By their nature, car companies are rather conservative. Cars are expensive, so customers tend to be cautious when making such a large purchase. This explains why you see so many variations of silver exteriors and black interiors—it’s safer for resale value that way. That’s why I’m so enamored with these concept interiors that Lexus has commissioned for its latest concept, the LZ-F Electrified.
The car company offered up the interior of the LZ-F Electrified as a canvas for footwear designer Salahe Bembury, artist Ondrej Zunka, and the leather crafters at Hender Scheme, each of whom came up with something radically different.
Bembury’s take contrasts the advanced technology of an EV with plenty of natural materials. The seats are made of cork, with a rough suede on the seatbacks. The center console is made from cedar, and the steering wheel appears to be cut from granite.

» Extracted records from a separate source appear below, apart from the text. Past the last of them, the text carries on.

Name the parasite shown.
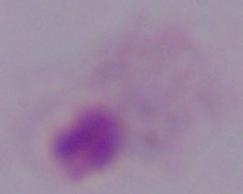
This is a trichomonad.

{
  "modality": "micrograph",
  "magnification": "1000x"
}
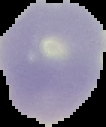

result = negative for malaria parasites
image size = 106×127 pixels
preparation = thin blood smear
image type = cell region segmented out of the field of view; surrounding area masked to black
Outline each blood parasite and name the species.
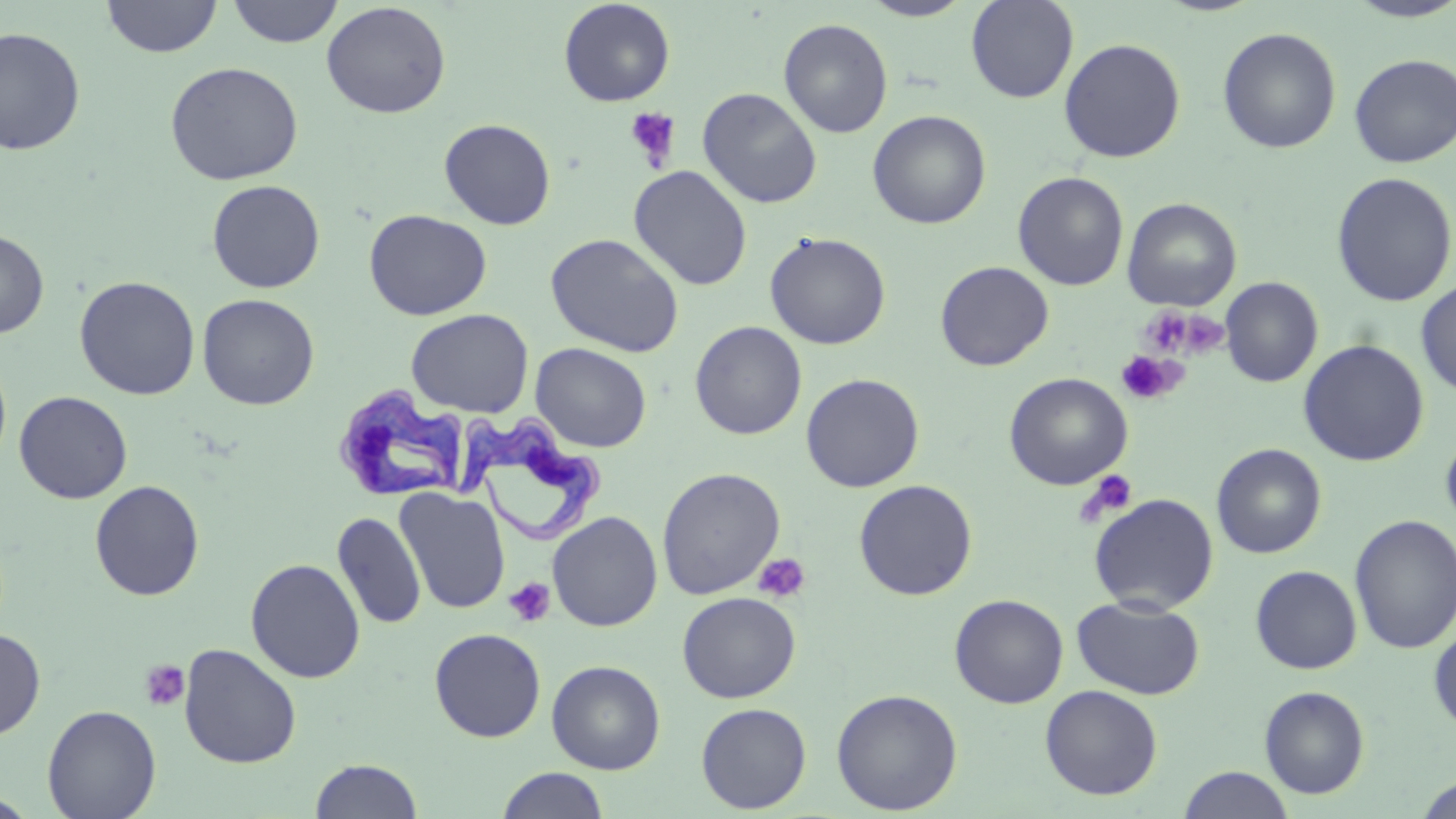
Approximate bounding boxes as named x1/y1/x2/y2 corners in pixels.
Trypanosoma brucei: (x1=339, y1=387, x2=468, y2=497), (x1=460, y1=410, x2=605, y2=542).
No Plasmodium falciparum, Plasmodium ovale, Plasmodium malariae, Plasmodium vivax, or Babesia divergens observed.

slide-level diagnosis = Trypanosoma brucei
preparation = thin blood smear
modality = optical microscopy
uninfected red blood cell locations = approximate bounding boxes as named x1/y1/x2/y2 corners in pixels: (x1=101, y1=0, x2=222, y2=58), (x1=226, y1=0, x2=344, y2=48), (x1=965, y1=0, x2=1079, y2=103), (x1=1342, y1=0, x2=1456, y2=23), (x1=558, y1=1, x2=676, y2=107), (x1=858, y1=1, x2=975, y2=21), (x1=321, y1=2, x2=451, y2=119), (x1=778, y1=18, x2=893, y2=138), (x1=0, y1=26, x2=86, y2=156), (x1=1217, y1=26, x2=1342, y2=154), (x1=1059, y1=38, x2=1186, y2=163), (x1=1348, y1=53, x2=1456, y2=168), (x1=165, y1=61, x2=304, y2=185), (x1=697, y1=87, x2=822, y2=209), (x1=867, y1=109, x2=991, y2=229), (x1=439, y1=118, x2=556, y2=230), (x1=628, y1=165, x2=752, y2=291), (x1=1012, y1=171, x2=1129, y2=291), (x1=1330, y1=172, x2=1456, y2=307), (x1=206, y1=179, x2=326, y2=293), (x1=1122, y1=197, x2=1242, y2=311), (x1=364, y1=209, x2=491, y2=320), (x1=0, y1=229, x2=49, y2=338), (x1=764, y1=231, x2=891, y2=350), (x1=546, y1=233, x2=684, y2=357), (x1=935, y1=261, x2=1054, y2=371), (x1=74, y1=275, x2=200, y2=400), (x1=1220, y1=276, x2=1323, y2=387), (x1=1416, y1=279, x2=1456, y2=397), (x1=197, y1=293, x2=320, y2=410), (x1=406, y1=308, x2=534, y2=418), (x1=689, y1=320, x2=807, y2=440), (x1=1298, y1=339, x2=1429, y2=466), (x1=530, y1=343, x2=652, y2=452), (x1=0, y1=352, x2=12, y2=471), (x1=1003, y1=372, x2=1133, y2=490), (x1=800, y1=373, x2=925, y2=493), (x1=14, y1=391, x2=133, y2=503), (x1=1440, y1=427, x2=1456, y2=535), (x1=1211, y1=443, x2=1327, y2=559), (x1=657, y1=467, x2=785, y2=600), (x1=853, y1=479, x2=978, y2=601), (x1=89, y1=480, x2=205, y2=601), (x1=395, y1=487, x2=510, y2=614), (x1=1089, y1=493, x2=1219, y2=614), (x1=332, y1=511, x2=426, y2=630), (x1=547, y1=511, x2=663, y2=632), (x1=1349, y1=514, x2=1456, y2=655), (x1=245, y1=558, x2=366, y2=683), (x1=1250, y1=565, x2=1362, y2=674), (x1=677, y1=592, x2=800, y2=703), (x1=949, y1=593, x2=1069, y2=708), (x1=1072, y1=596, x2=1206, y2=699), (x1=1428, y1=623, x2=1456, y2=733), (x1=0, y1=627, x2=46, y2=740), (x1=429, y1=628, x2=546, y2=742), (x1=178, y1=643, x2=302, y2=768), (x1=546, y1=660, x2=665, y2=774), (x1=1040, y1=684, x2=1163, y2=800), (x1=1259, y1=685, x2=1370, y2=799), (x1=831, y1=688, x2=963, y2=815), (x1=696, y1=702, x2=812, y2=814), (x1=42, y1=704, x2=161, y2=818), (x1=309, y1=758, x2=423, y2=818), (x1=1178, y1=766, x2=1295, y2=818), (x1=496, y1=767, x2=610, y2=819), (x1=1414, y1=774, x2=1456, y2=818)
image size = 1456×819 pixels
magnification = 1000x
platelet locations = approximate bounding boxes as named x1/y1/x2/y2 corners in pixels: (x1=625, y1=107, x2=681, y2=170), (x1=1139, y1=307, x2=1194, y2=356), (x1=1178, y1=312, x2=1230, y2=357), (x1=1117, y1=351, x2=1182, y2=404), (x1=1079, y1=469, x2=1138, y2=522), (x1=753, y1=553, x2=811, y2=603), (x1=503, y1=577, x2=556, y2=627), (x1=139, y1=659, x2=190, y2=712)
stain = May-Grünwald-Giemsa
field of view = one of a larger specimen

“I want this car to feel like a seamless juxtaposition of machine and nature,” said Bembury. “Equally utilizing the function of the machine and the benefits and nature to fuel and nurture the passengers to their destination.”
Zunka embraced the technology angle. “This interior design is purely speculative, so I allowed for free associations and pure imagination and creativity,” Zunka said. “I wanted to make the interior feel as if it wasn’t made by humans, but maybe designed by a sophisticated artificial intelligence. I wanted to go past any known language and design concepts and forget about what is usually used in automotive interior design.” The interior panels are all backlit, and the car has translucent silicone seat cushions.
Hender Scheme might be best known for its handmade reimagining of classic sneakers in entirely untreated leather. So it’s unsurprising that the company went with that approach for its LZ-F Electrified interior, which is entirely made from the same untreated leather. The idea is that over time, the interior would break in and develop patina.
To be clear, no one is suggesting actual production cars should ship with granite steering wheels or interiors made entirely from leather. Crash-safety regulations, production requirements, and durability over the life cycle of a vehicle mean that any production Lexus EV will have a much more conventional look on the inside, in the same way that BMW’s Vision iNext concept lost some of its more interesting features as it was translated into the production iX. None of the three Lexus LZ-F Electrified interiors even exist in physical space—all are virtual designs. But I’m glad Lexus is playing around with convention.